Featured: Famine

Back40 sees hope even in the Horn:

[S]killfully managed pastoral systems help retain water and halt or reverse desertification in arid regions in Africa. See Allan Savory. (Link added. Ed.) That doesn’t solve the entire food problem, but it helps. Over time catching and holding more rain can improve a whole region and enable some amount of cropping as well as livestock. There are limits to what a place can produce. We may not know those limits precisely, but they exist.

We’ve written about Savory before. And slowing down the run off. But those are mavericks. Is the mainstream smart enough to find out how we can work with the existing system, rather than against it?

Feature: NPGS

A recent Nibble included some feedback from a user of the USDA genebanks. After receiving, but not yet planting, some wheat seed from the National Plant Germplasm System, the good people at the Seed Library of Los Angeles get all hot under the collar about USDA.

We don’t think we can trust the USDA with all this material for a long time — they have shown very poor judgement as regards to the proliferation of GMOs and their unwillingness to stand up for the consumer (and taxpayer) in how they allot their resources.

Which elicited this reply from Gardenprairie.

The feedback from the genebank user makes it sound like the USDA NPGS doesn’t know what they are doing — the genebanks have been around since 1948 — I think he should try working with them not treating them like the enemy.

Indeed. USDA told them what seed they had. They maintained it for years just waiting for their request. And then they sent it to them. Hard to say what more the Seed Library of Los Angeles people could reasonably demand of a genebank.

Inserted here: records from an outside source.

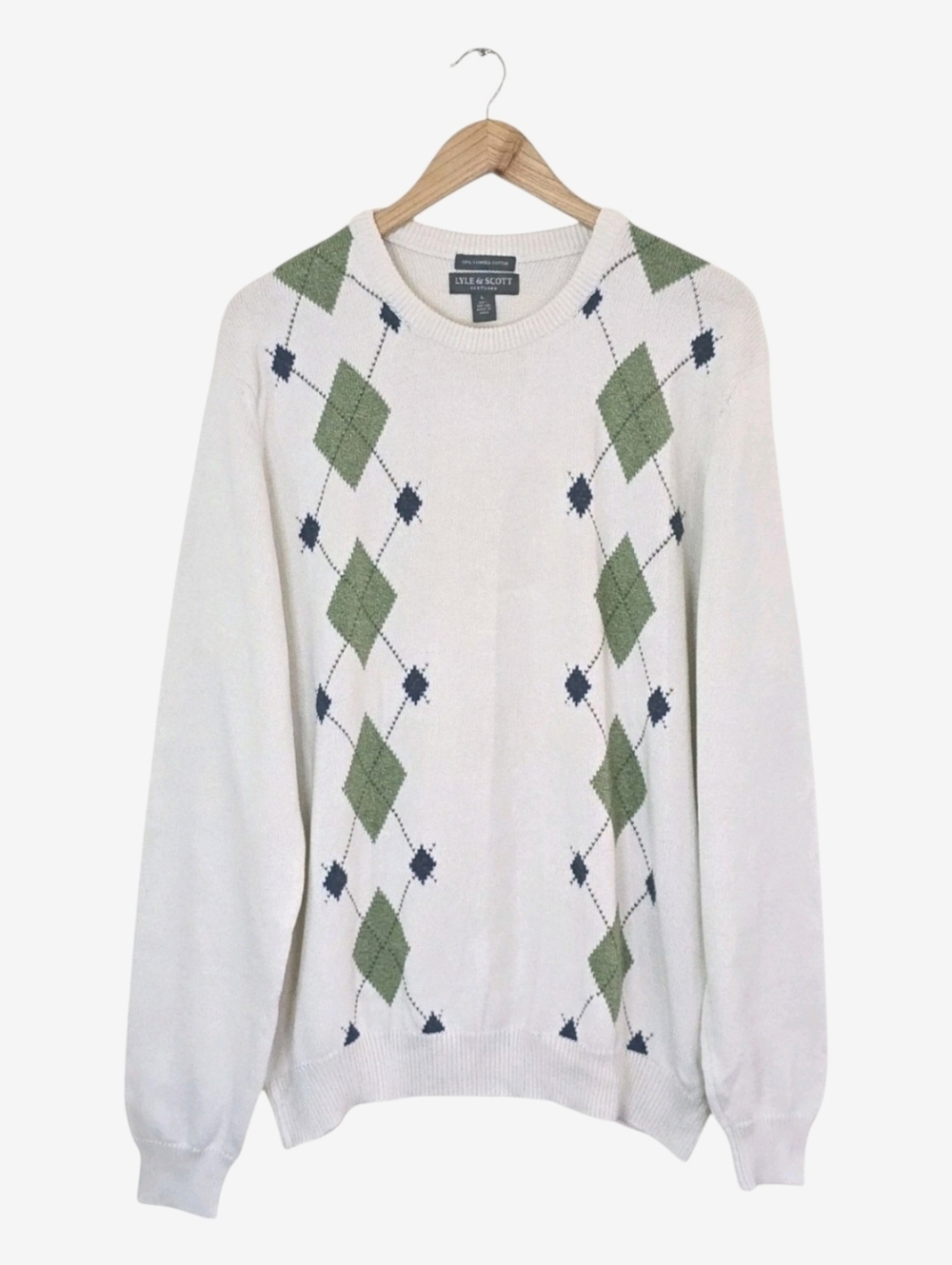 Lyle & Scott Argyle Sweater Mens Large Cotton V Neck Preppy Golf Classic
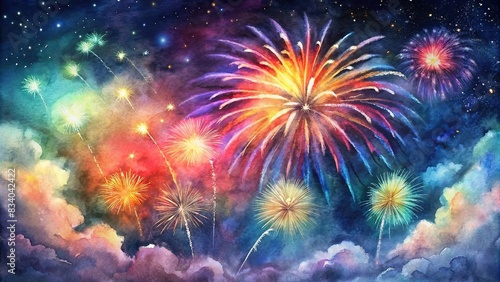 Colorful fireworks display in the night sky for celebrating special occasions like New Year s Eve and 4th of July  fireworks  celebration  explosion  colorful  sky  display  event  festive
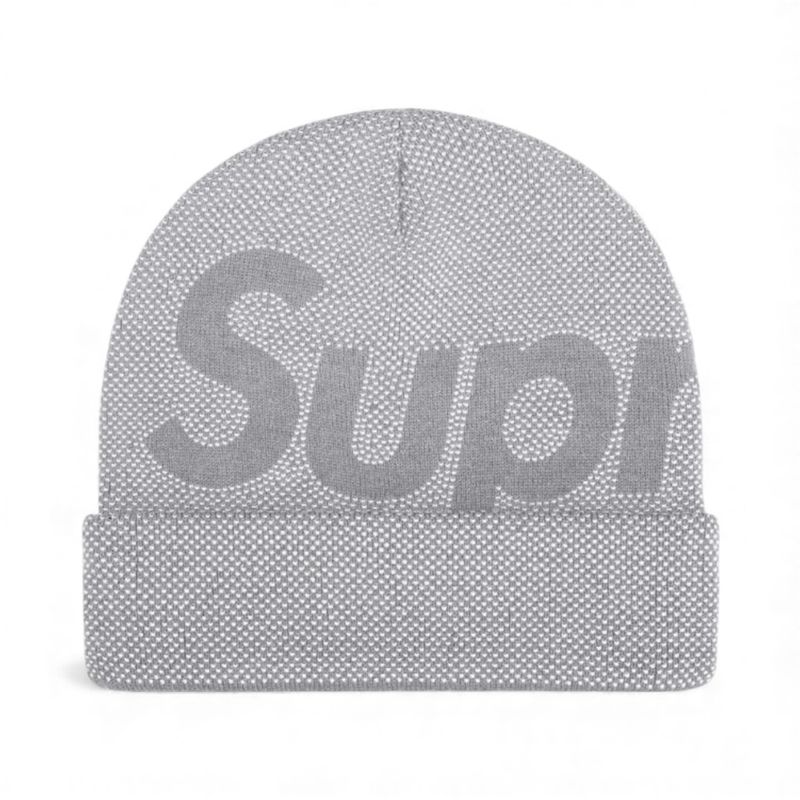 Supreme Studded Knockout Big Logo Beanie Grey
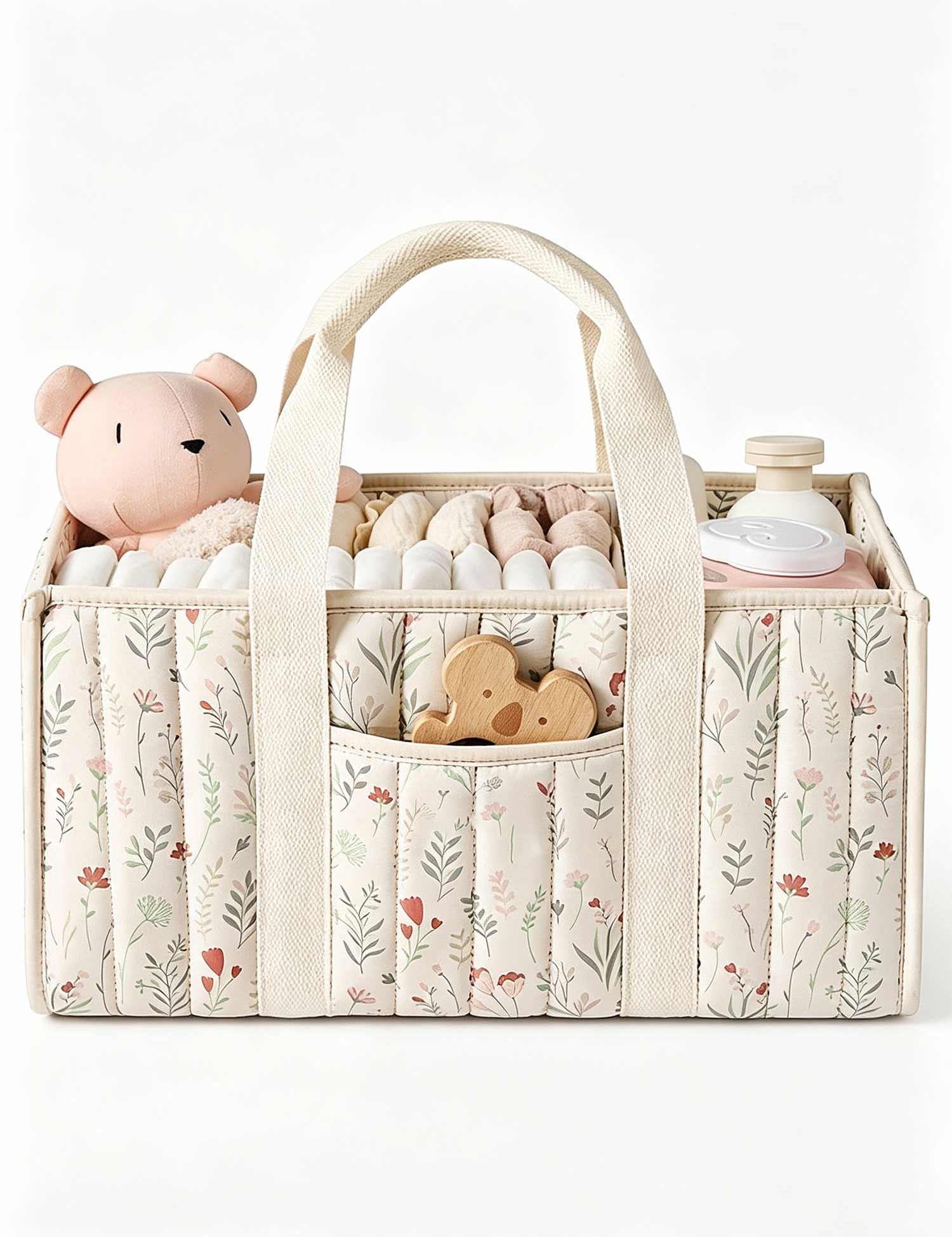 Quilted Floral Diaper Caddy Baby Tote Bag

Featured: QTLs for dormancy

Jacob answers Luigi’s question about a contrast that doesn’t appear to be one thusly:

The contrast is:
Variation for seed dormancy controlled by one QTL in one population and two QTLs in the other (of which one is different from the first population).

versus

Variation for flowering time controlled by the same QTL in both populations.

One does rather wish the authors or editor would pipe up too.